The Great Lakes Water Level Viewer of the U.S. National Oceanic and Atmospheric Administration puts Lake Superior at just less than one foot above the long-term average and exactly one foot less than the all time recorded high. All of us on or around the lake see signs of just how high the lake is, even if it is short of record levels. The tops of reefs which were visible a few years ago are now invisible, water and waves are right into the trees in some areas and shoreline erosion is visible in many locations.
People wonder why the lake is so high. Water has to come from somewhere and high lake levels reflect regional precipitation. Rain and snow not only fall on the lake, but on a vast array of sub-watersheds within the overall Lake Superior watershed. An interesting tool which has been added to the Infosuperior website is the Hydrometric Map and Data Viewer. This tool allows site visitors to view water levels in all major Canadian rivers flowing to Superior – in real time. The tool is provided by the Weather Office of Environment and Climate Change Canada.
The viewer provides a map including the North Shore of Lake Superior and clickable icons for rivers like the Kaministiquia, Wolf, Gravel, Whitesand, Steel, Magpie, Batchewana and Goulais, to name a few.
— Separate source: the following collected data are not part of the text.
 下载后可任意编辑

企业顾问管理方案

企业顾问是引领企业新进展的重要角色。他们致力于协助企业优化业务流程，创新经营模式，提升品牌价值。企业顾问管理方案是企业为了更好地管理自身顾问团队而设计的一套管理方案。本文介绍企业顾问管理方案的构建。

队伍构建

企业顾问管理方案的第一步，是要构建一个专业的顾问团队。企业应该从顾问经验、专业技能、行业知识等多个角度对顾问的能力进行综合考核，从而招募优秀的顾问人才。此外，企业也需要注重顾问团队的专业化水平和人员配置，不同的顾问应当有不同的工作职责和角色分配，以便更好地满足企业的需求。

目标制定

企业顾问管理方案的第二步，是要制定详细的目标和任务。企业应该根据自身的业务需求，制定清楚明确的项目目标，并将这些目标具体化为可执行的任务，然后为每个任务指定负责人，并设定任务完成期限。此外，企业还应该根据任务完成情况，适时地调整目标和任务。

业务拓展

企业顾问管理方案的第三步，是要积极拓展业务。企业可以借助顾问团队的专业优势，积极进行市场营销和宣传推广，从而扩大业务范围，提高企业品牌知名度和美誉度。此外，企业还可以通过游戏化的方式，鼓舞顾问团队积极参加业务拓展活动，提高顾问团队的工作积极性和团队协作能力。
By clicking the icon for a particular river, viewers are led to a page providing water levels and temperature information for that particular river. This page provides the GPS coordinates where the river water gauge is located, the gross drainage area of the watershd in question, the number of years the gauge has been in operation and a number of settings which can be modified to view temperature, water level and discharge. Settings can also be modified to view historical data for as long as the gauge has been in operation – sometimes in excess of 30 years. Pick a day, a week or a year and data for this period of time will be displayed. If you know the date of a specific storm event, it will be clearly reflected by the Hydrographic Data Viewer.
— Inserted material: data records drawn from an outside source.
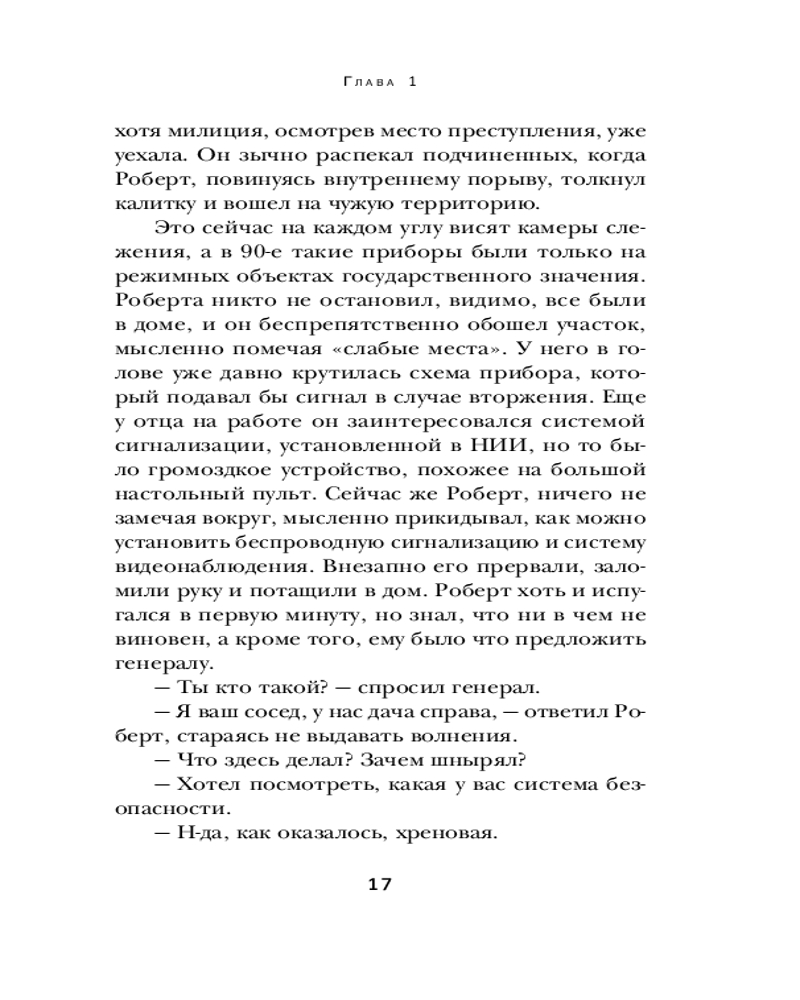 Глава 1

хотя милиция, осмотрев место преступления, уже уехала. Он зычно распекал подчиненных, когда Роберт, повинуясь внутреннему порыву, толкнул калитку и вошел на чужую территорию.

Это сейчас на каждом углу висят камеры слежения, а в 90-е такие приборы были только на режимных объектах государственного значения. Роберта никто не остановил, видимо, все были в доме, и он беспрепятственно обошел участок, мысленно помечая «слабые места». У него в голове уже давно крутилась схема прибора, который подавал бы сигнал в случае вторжения. Еще у отца на работе он заинтересовался системой сигнализации, установленной в НИИ, но то было громоздкое устройство, похожее на большой настольный пульт. Сейчас же Роберт, ничего не замечая вокруг, мысленно прикидывал, как можно установить беспроводную сигнализацию и систему видеонаблюдения. Внезапно его прервали, заломили руку и потащили в дом. Роберт хоть и испугался в первую минуту, но знал, что ни в чем не виновен, а кроме того, ему было что предложить генералу.

— Ты кто такой? — спросил генерал.

— Я ваш сосед, у нас дача справа, — ответил Роберт, стараясь не выдавать волнения.

— Что здесь делал? Зачем шнырял?

— Хотел посмотреть, какая у вас система безопасности.

— Н-да, как оказалось, хреновая.

17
Superior’s sub-watersheds are obviously a major contributor to Lake Superior water levels and the Hydrometric Data Viewer is just one more way in which Infosuperior allows site visitors to view Lake Superior environmental data. Other data sources are all assembled on one Infosuperior page, easily accessible via the above link. A partial list includes:
- Weather and Climate in the Great Lakes Region
- Ontario Power Generation Water Levels
- Lake Superior In-Situ Data (buoys providing live data)
- Physical Characteristics of the Great Lakes
- Comprehensive Data including wind, waves, ice cover.